Sunday, January 11, 2009

It has to get worse before it gets better, right? Fireplace #3

We plan to strip all the woodwork in the living and dining rooms anyway, so let's start now! In order to know how much tile to buy for the fireplace surround, we had to figure out if the wood underneath the 17 layers of paint was original. Good news; yes, most of it. We will have to remove the side wood pieces, which we had to do anyway, and take out the 1" strip on either side you can see here between the wider oak piece and the left side of the right-hand bookcase. Also removed will be the very lowest strip on the top. Those pieces are not original, not oak, and will not take our stain the same way. This is good news because we wanted more surface area to put tile on. This is, of course, going to be more work, but I guess we expected that. We also found a gas fireplace at a local dealer for $900 less than the one we had been looking at. That should make the payback time for this appliance only 62 years instead of 91.


After I burned my fingers stripping paint with our hot lamp stripper, we decided to go to the other extreme. Let's go moonlight snowshoeing and freeze our tootsies!
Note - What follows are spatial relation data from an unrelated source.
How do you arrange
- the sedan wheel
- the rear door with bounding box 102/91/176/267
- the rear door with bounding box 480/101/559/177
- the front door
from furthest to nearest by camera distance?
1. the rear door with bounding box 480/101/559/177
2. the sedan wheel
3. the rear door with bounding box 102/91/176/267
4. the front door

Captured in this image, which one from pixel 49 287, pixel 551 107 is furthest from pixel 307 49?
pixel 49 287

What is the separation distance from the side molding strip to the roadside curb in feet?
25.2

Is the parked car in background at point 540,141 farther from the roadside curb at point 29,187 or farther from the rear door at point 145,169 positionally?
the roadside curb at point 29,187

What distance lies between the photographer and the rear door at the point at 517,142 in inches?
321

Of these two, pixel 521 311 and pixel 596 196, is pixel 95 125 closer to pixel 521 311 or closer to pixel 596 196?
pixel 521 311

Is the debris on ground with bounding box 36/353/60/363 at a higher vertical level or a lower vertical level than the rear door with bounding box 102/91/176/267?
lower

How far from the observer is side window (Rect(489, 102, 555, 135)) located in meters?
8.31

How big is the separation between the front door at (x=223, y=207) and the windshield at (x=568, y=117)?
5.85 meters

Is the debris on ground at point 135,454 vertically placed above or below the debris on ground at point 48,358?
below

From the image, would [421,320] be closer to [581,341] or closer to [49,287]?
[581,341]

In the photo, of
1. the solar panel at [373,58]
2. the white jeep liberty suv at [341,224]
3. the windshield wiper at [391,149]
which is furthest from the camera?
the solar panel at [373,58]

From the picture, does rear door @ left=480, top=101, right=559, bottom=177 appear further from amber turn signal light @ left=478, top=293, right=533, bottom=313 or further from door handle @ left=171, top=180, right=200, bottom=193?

Last night, with the big beautiful full moon over the Wasatch Mountains, we hiked around up in Albion Basin, Little Cottonwood Canyon. We shot the picture above with a flash, but using Drew's new fancy-smancy camera (Good 40th birthday present, Lucy! Photography is an old-man's sport, right?) we caught a more realistic picture of what we saw. The exposure below had a 1-second shutter speed.

Hot cocoa upon returning to the car. Good times.


1 comment:

  1. Yikes! $900 less. Are you getting a solid gold gas log set:) This is the one I just installed from the depot.

    http://www.homedepot.com/webapp/wcs/stores/servlet/ProductDisplay?storeId=10051&langId=-1&catalogId=10053&productId=100595895

    $160 shipped and 99.9% efficent. Works great and kickes out a ton of heat.

    The fireplace is gonna look sweet when you're done.